If you accept its reality, stage fright can be used for good. Without some anxiety, speakers may become arrogant experts or over-polished performers. When anxiety takes over, a speaker lacking confidence can be overwhelmed and unable to take the stage. A balance of fear and confidence serves a speaker well.
When the mind encounters fear, the body responds. Anxious feelings are typically expressed through sweaty palms, rapid heart rate, dry mouth, trembling hands, and/or knocking knees. The adrenal glands shoot energy throughout the body and the mind often goes blank. A public speaker must quickly get control of any anxious thoughts or distracting behaviors before they take over. Reportedly 80% of all speakers experience stage fright.
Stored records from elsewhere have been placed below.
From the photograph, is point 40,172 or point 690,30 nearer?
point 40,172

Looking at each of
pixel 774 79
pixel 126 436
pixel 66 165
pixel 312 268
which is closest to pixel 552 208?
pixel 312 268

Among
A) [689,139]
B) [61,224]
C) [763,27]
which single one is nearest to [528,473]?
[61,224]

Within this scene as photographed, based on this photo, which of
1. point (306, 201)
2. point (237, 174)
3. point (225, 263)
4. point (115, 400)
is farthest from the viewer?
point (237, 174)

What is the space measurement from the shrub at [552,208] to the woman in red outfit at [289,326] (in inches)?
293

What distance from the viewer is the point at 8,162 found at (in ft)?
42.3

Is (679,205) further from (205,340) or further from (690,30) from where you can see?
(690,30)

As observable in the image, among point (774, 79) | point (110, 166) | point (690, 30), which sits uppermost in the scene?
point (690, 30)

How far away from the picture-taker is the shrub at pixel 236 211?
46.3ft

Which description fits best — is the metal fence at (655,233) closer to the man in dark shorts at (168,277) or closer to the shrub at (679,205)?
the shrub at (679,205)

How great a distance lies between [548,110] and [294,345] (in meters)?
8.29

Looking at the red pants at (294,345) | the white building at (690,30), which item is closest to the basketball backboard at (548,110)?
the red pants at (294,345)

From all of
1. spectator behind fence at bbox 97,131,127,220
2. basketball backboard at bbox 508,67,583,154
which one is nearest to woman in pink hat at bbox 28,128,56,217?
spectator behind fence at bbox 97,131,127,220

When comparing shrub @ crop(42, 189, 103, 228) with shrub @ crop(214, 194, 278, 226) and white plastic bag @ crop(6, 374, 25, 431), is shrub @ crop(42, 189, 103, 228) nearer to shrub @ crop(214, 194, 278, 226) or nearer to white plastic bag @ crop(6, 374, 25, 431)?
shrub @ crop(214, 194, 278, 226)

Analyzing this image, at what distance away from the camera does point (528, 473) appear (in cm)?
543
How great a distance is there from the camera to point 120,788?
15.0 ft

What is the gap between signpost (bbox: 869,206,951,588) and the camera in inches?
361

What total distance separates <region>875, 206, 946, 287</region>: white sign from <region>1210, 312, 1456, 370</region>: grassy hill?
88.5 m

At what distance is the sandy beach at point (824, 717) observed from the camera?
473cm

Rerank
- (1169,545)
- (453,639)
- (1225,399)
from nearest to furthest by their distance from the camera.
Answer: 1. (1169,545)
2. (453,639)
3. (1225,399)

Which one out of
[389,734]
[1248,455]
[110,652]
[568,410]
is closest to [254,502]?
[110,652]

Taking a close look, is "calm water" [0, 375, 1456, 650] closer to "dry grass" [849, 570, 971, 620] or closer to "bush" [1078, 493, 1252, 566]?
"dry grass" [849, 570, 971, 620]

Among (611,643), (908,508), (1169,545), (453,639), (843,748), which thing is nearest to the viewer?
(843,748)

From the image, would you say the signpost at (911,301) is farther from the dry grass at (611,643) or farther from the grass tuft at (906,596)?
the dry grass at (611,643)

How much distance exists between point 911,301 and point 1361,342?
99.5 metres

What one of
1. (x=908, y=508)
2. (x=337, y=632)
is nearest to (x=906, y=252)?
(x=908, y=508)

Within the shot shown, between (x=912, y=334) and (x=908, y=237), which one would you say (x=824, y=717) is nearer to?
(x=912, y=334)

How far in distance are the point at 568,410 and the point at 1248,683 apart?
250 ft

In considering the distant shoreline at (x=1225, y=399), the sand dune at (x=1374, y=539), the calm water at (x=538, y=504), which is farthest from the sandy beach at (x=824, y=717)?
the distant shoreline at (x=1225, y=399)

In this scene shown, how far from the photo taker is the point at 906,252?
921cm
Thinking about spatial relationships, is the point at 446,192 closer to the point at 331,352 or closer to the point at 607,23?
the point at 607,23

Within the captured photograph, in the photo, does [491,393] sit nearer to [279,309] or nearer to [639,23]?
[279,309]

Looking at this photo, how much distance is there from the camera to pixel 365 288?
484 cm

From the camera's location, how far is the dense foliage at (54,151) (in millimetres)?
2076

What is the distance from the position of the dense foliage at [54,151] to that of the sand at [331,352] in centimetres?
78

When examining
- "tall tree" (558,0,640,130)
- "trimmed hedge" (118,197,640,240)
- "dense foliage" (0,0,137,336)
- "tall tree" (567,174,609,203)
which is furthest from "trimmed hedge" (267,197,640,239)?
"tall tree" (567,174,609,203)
A Christian speaker has the truth of God’s Word to withstand stage fright and the power of the Holy Spirit to overcome fear. What assuring promises!
The Bible speaks about fear and anxiety. Neither of these feelings are included in the fruit of the Spirit or indicated as traits of the Christian faith. In other words, neither are to be pursued. Instead, they are to be avoided or overcome in personal life and speaking ministry.
The psalmist David acknowledged that God delivered him from all his fears (Ps 34:4). God commanded the prophet Isaiah to fear not “because I am with you, to strengthen you and help you, to hold you up with your righteous right hand” (Isa 41:10). Belief in God’s presence and strength helps a Christian speaker acknowledge anxiety and manage stage fright.
In the New Testament, Jesus encouraged His disciples to speak, despite their fear of inadequacy. When commissioning His disciples, Jesus assured them with these words: “Don’t worry about how or what you should speak. For you will be given what to say at that hour, because you are not speaking, but the Spirit of your Father is speaking through you” (Matt 10:19-20). Christian speakers today can claim that promise and triumph over fear when proclaiming a message from the Lord. In 2 Timothy 1:7, Paul reminded Christians then and now that “God has not given us a spirit of fear, but of power and love and of sound mind.”